Real-time free-breathing CMR using disentangled representation learning had slightly inferior image quality to Cartesian cine in healthy participants (2.40 vs 1.94 on a 5-point scale, p<0.001).
Does a novel joint image reconstruction and segmentation approach based on disentangled representation learning maintain image quality and functional parameter agreement compared to ECG-gated segmented Cartesian cine in healthy participants and patients with atrial fibrillation?
A novel real-time CMR imaging technique using disentangled representation learning enables high-quality cardiac cine data acquisition without ECG gating or breath-holds, showing particular promise for patients with arrhythmias.
Absolute Event Rate: 2.4% vs 1.94%
p-value: p=<0.001
BACKGROUND: To investigate image quality and agreement of derived cardiac function parameters in a novel joint image reconstruction and segmentation approach based on disentangled representation learning, enabling real-time cardiac cine imaging during free-breathing. METHODS: A multi-tasking neural network architecture, incorporating disentangled representation learning, was trained using simulated examinations based on data from a public repository along with cardiovascular magnetic resonance (CMR) scans specifically acquired for model development. An exploratory feasibility study evaluated the method on undersampled real-time acquisitions using an in-house developed spiral balanced steady-state free precession pulse sequence in eight healthy participants and five patients with intermittent atrial fibrillation. Images and predicted left ventricle segmentations were compared to the reference standard of electrocardiography (ECG)-gated segmented Cartesian cine with repeated breath-holds and corresponding manual segmentation. RESULTS: On a 5-point Likert scale, image quality of the real-time breath-hold approach and Cartesian cine was comparable in healthy participants (RT-BH: 1.99 ± 0.98, Cartesian: 1.94 ± 0.86, p = 0.052), but slightly inferior in free-breathing (RT-FB: 2.40 ± 0.98, p < 0.001). In patients with arrhythmia, both real-time approaches demonstrated favorable image quality (RT-BH: 2.10 ± 1.28, p < 0.001, RT-FB: 2.40 ± 1.13, p < 0.01, Cartesian: 2.68 ± 1.13). Intra-observer reliability was good (intraclass correlation coefficient = 0.77, 95% confidence interval 0.75, 0.79, p < 0.001). In functional analysis, a positive bias was observed for ejection fractions derived from the proposed model compared to the clinical reference standard (RT-BH mean: 58.5 ± 5.6%, bias: +3.47%, 95% confidence interval -0.86, 7.79%, RT-FB mean: 57.9 ± 10.6%, bias: +1.45%, -3.02, 5.91%, Cartesian mean: 54.9 ± 6.7%). CONCLUSION: The introduced real-time CMR imaging technique enables high-quality cardiac cine data acquisitions in 1-2 min, eliminating the need for ECG gating and breath-holds. This approach offers a promising alternative to the current clinical practice of segmented acquisition, with shorter scan times, improved patient comfort, and increased robustness to arrhythmia and patient non-compliance.
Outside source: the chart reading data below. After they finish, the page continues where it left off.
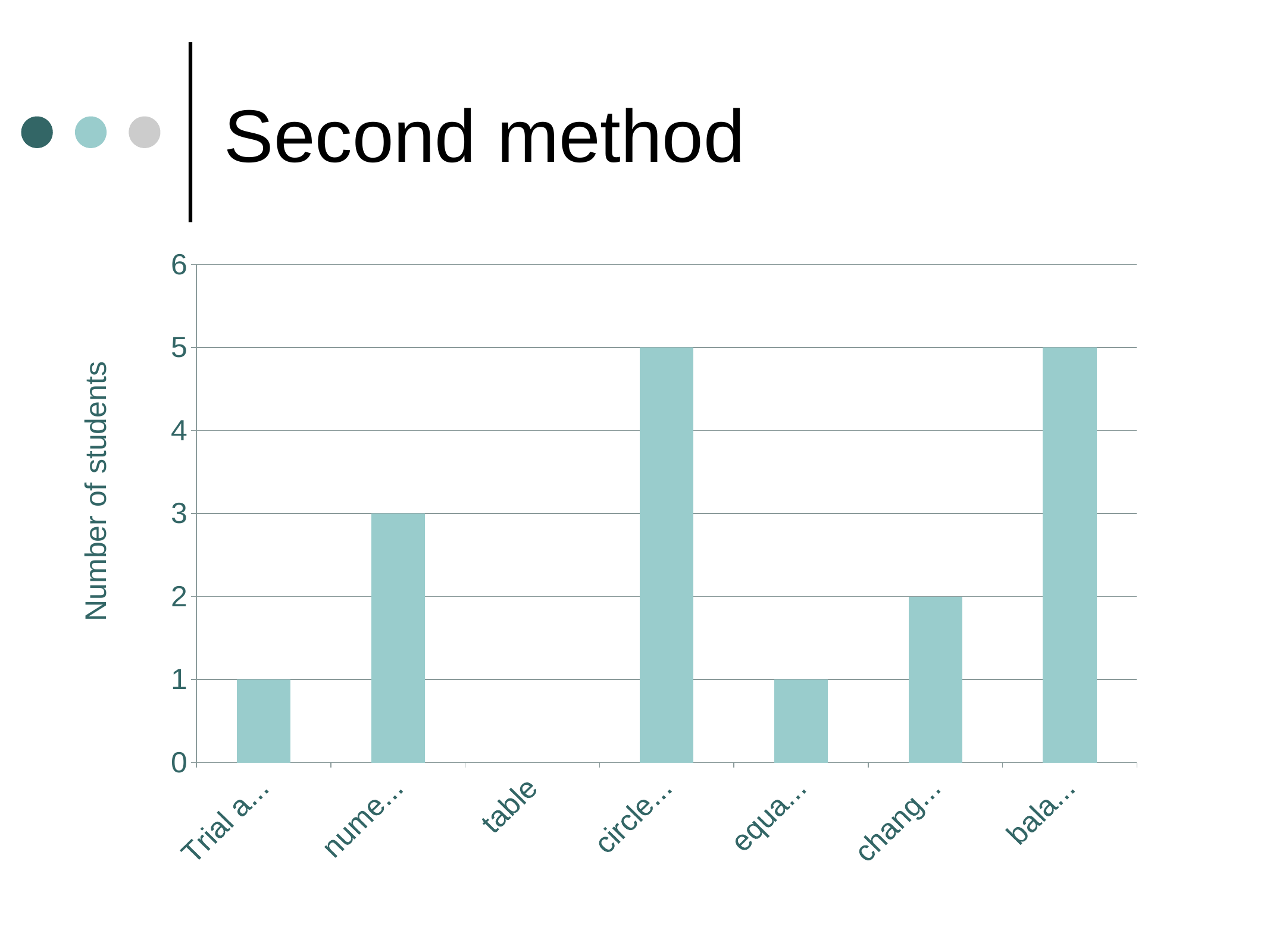
What is the label of the vertical axis? Number of students Which has more students, the "nume…" category or the "chang…" category? nume… What is the title of the slide containing the chart? Second method What is the number of students for the category labelled "table"? 0 Which category has the lowest number of students? table What kind of chart is shown on the slide? bar chart How many categories are shown on the x axis of the chart? 7 What is the number of students for the category labelled "chang…"? 2 What is the difference in number of students between the "circle…" category and the "nume…" category? 2 What is the number of students for the first category, labelled "Trial a…"? 1 What is the number of students for the category labelled "nume…"? 3 What is the number of students for the last category, labelled "bala…"? 5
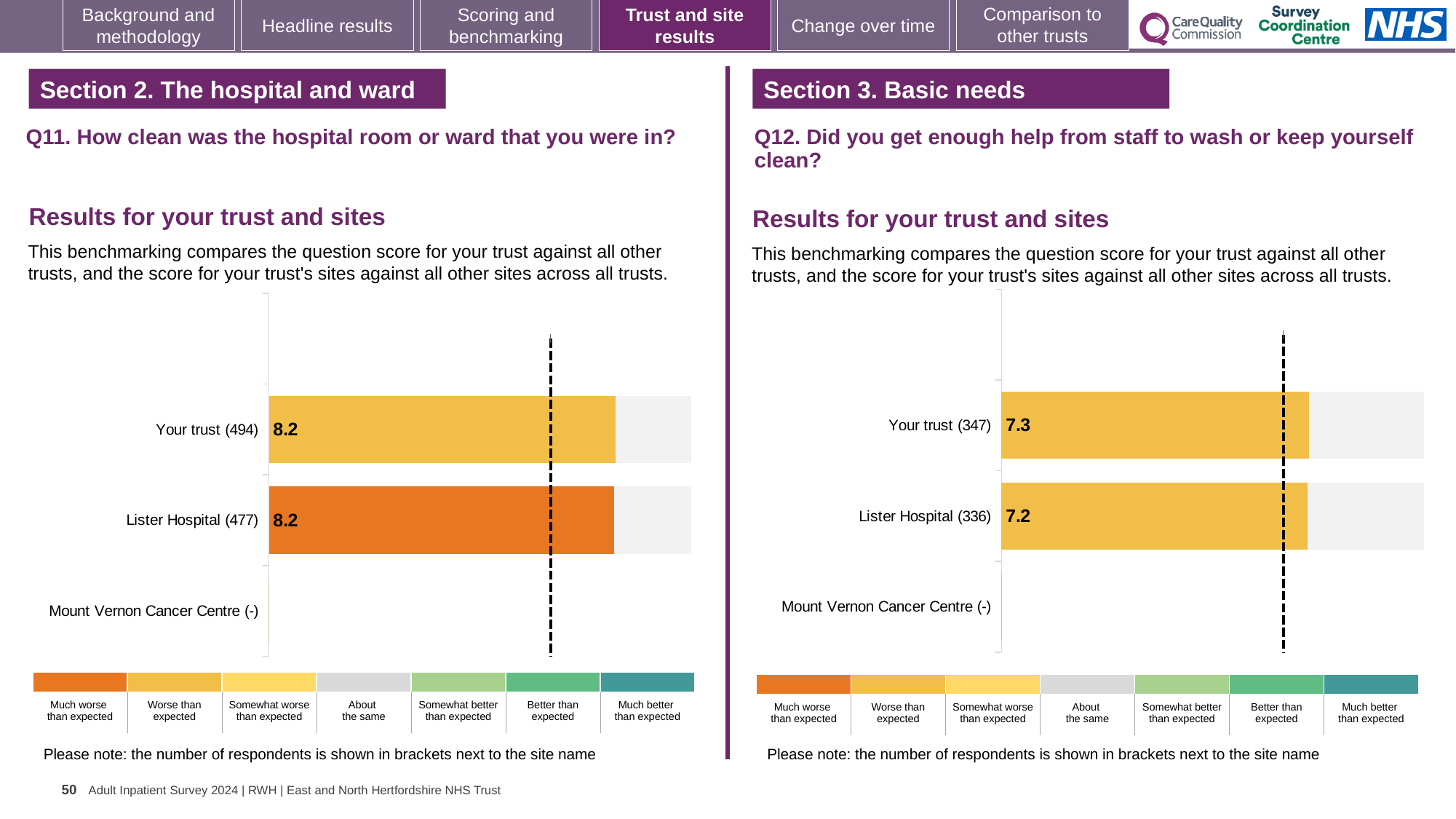
In the Q11 chart (left), what is the score for Your trust? 8.2 How many site/trust categories are listed on the y axis of the Q11 chart (left)? 3 In the Q12 chart (right), what is the score for Lister Hospital? 7.2 In the Q12 chart (right), which has the higher score, Your trust or Lister Hospital? Your trust In the Q11 chart (left), how many respondents are shown in brackets for Your trust? 494 What kind of chart is used in the Q12 chart (right)? Bar chart In the Q12 chart (right), how many respondents are shown in brackets for Lister Hospital? 336 In the Q12 chart (right), what is the score for Your trust? 7.3 In the Q12 chart (right), what is the difference between the Your trust score and the Lister Hospital score? 0.1 In the Q11 chart (left), which benchmark category does the colour of the Lister Hospital bar correspond to in the legend? Much worse than expected In the Q11 chart (left), what is the score for Lister Hospital? 8.2 How many benchmark categories does the legend below the Q12 chart (right) list? 7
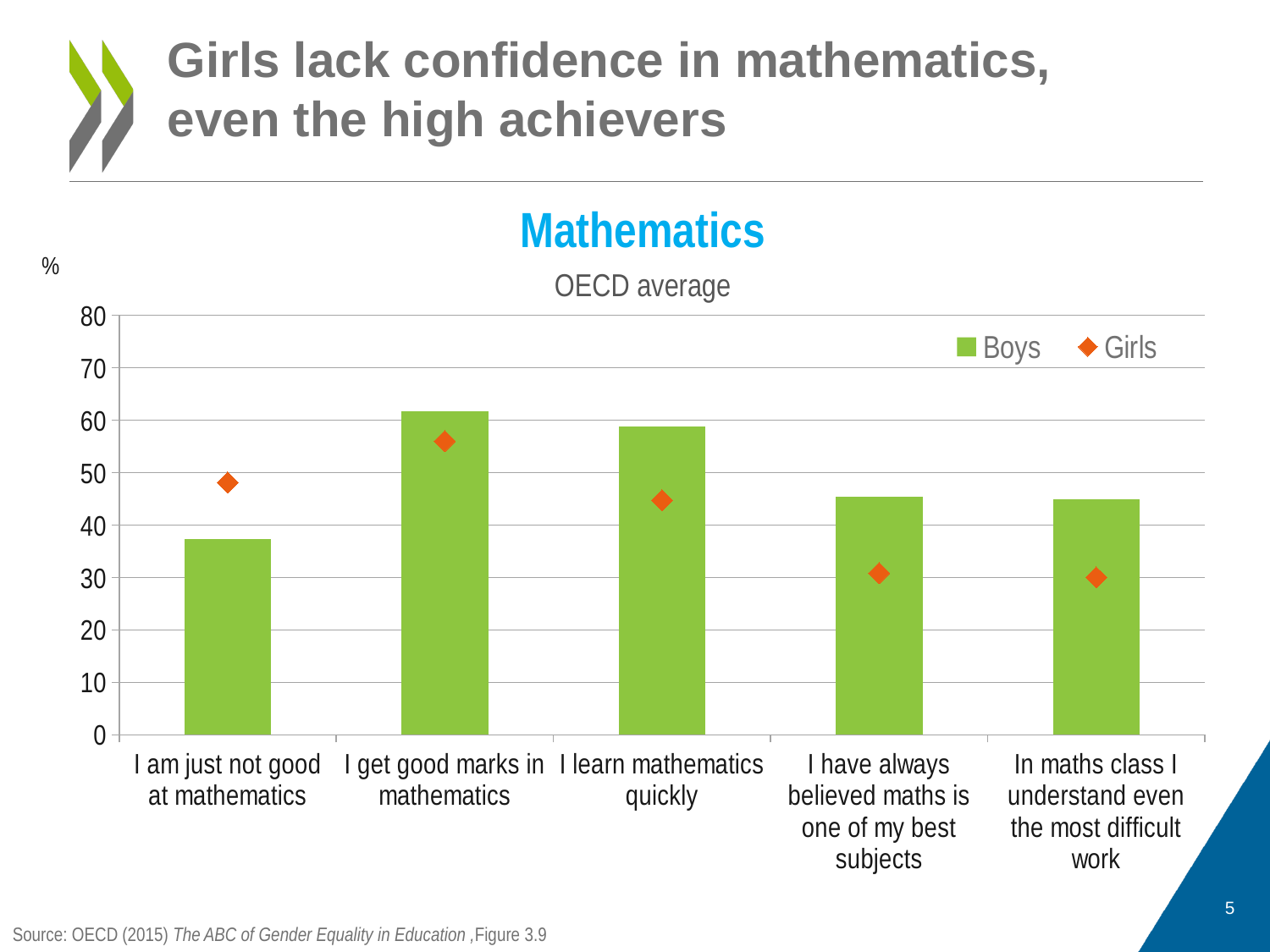
For which statement is the Boys value the lowest? I am just not good at mathematics For which statement is the Girls value the highest? I get good marks in mathematics Is the Boys value for 'I learn mathematics quickly' greater or less than 50? greater What kind of chart is used to show the Boys series? Bar chart Is the Girls value for 'In maths class I understand even the most difficult work' greater or less than 40? less For which statement is the Boys value the highest? I get good marks in mathematics For the statement 'I am just not good at mathematics', which is larger, the Boys value or the Girls value? Girls For the statement 'I have always believed maths is one of my best subjects', which is larger, the Boys value or the Girls value? Boys How many statement categories are shown on the x axis of the chart? 5 Is the Boys value for 'I am just not good at mathematics' greater or less than 40? less How many series does the chart legend list? 2 What is the subtitle shown below the chart title 'Mathematics'? OECD average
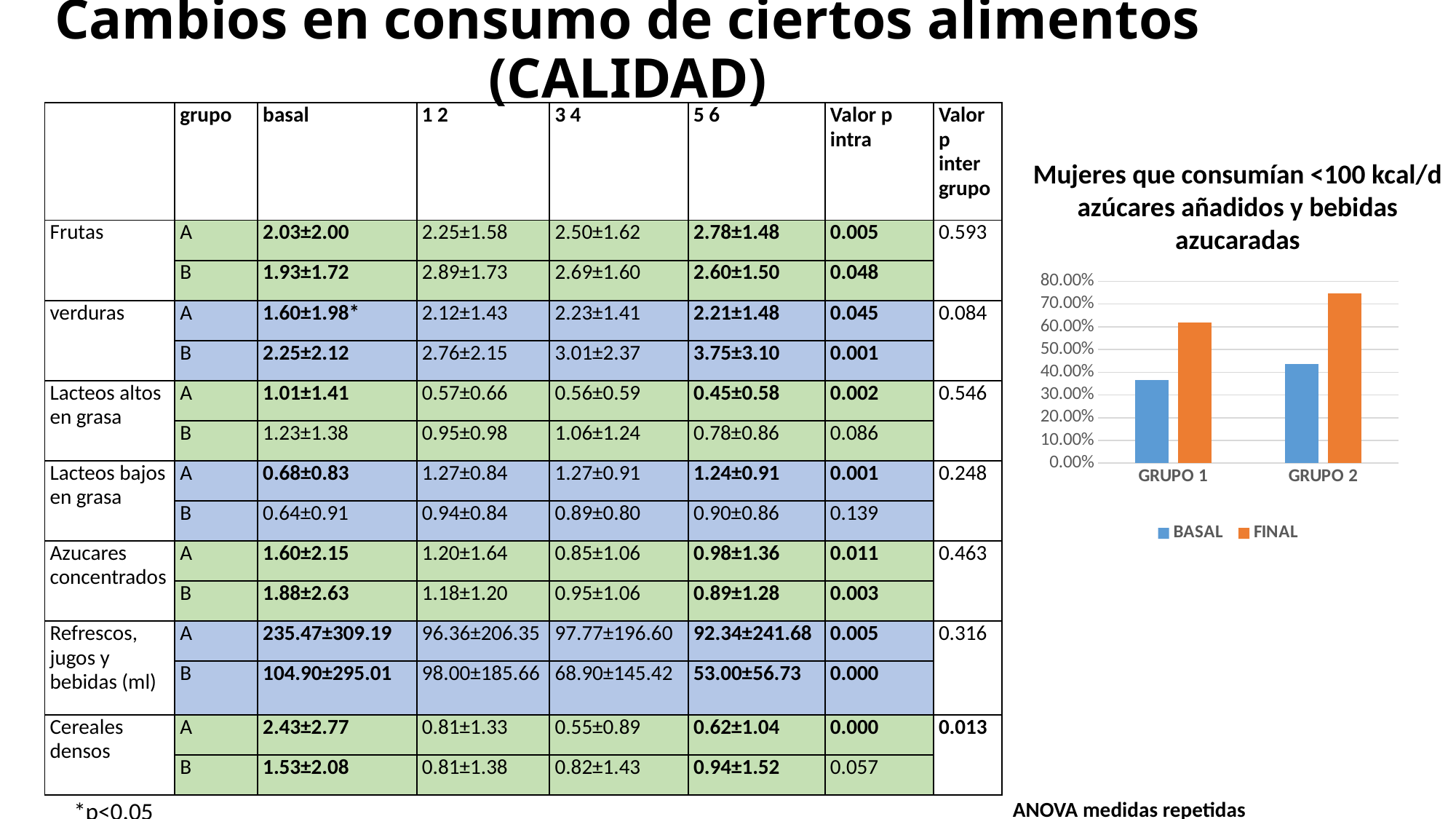
Which series and category has the tallest bar in the chart? FINAL, GRUPO 2 How many series does the chart's legend list? 2 What is the title of the chart on the slide? Mujeres que consumían <100 kcal/d azúcares añadidos y bebidas azucaradas Is the FINAL value for GRUPO 2 greater or less than 70.00%? greater Is the FINAL value for GRUPO 1 greater or less than 50.00%? greater In the chart, is the FINAL value for GRUPO 1 larger or smaller than the BASAL value for GRUPO 1? larger What kind of chart is shown on the right side of the slide? bar chart In the chart, which group has the higher BASAL value, GRUPO 1 or GRUPO 2? GRUPO 2 Which colour represents the FINAL series in the chart? orange Which series and category has the shortest bar in the chart? BASAL, GRUPO 1 How many categories are shown on the x axis of the chart? 2 Is the BASAL value for GRUPO 1 greater or less than 40.00%? less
Wech et al. (Wed,) conducted a other in Intermittent atrial fibrillation (n=13). Real-time free-breathing cardiovascular magnetic resonance imaging vs. ECG-gated segmented Cartesian cine with repeated breath-holds was evaluated on Image quality on a 5-point Likert scale in healthy participants (free-breathing vs Cartesian) (p=<0.001). Real-time free-breathing CMR using disentangled representation learning had slightly inferior image quality to Cartesian cine in healthy participants (2.40 vs 1.94 on a 5-point scale, p<0.001).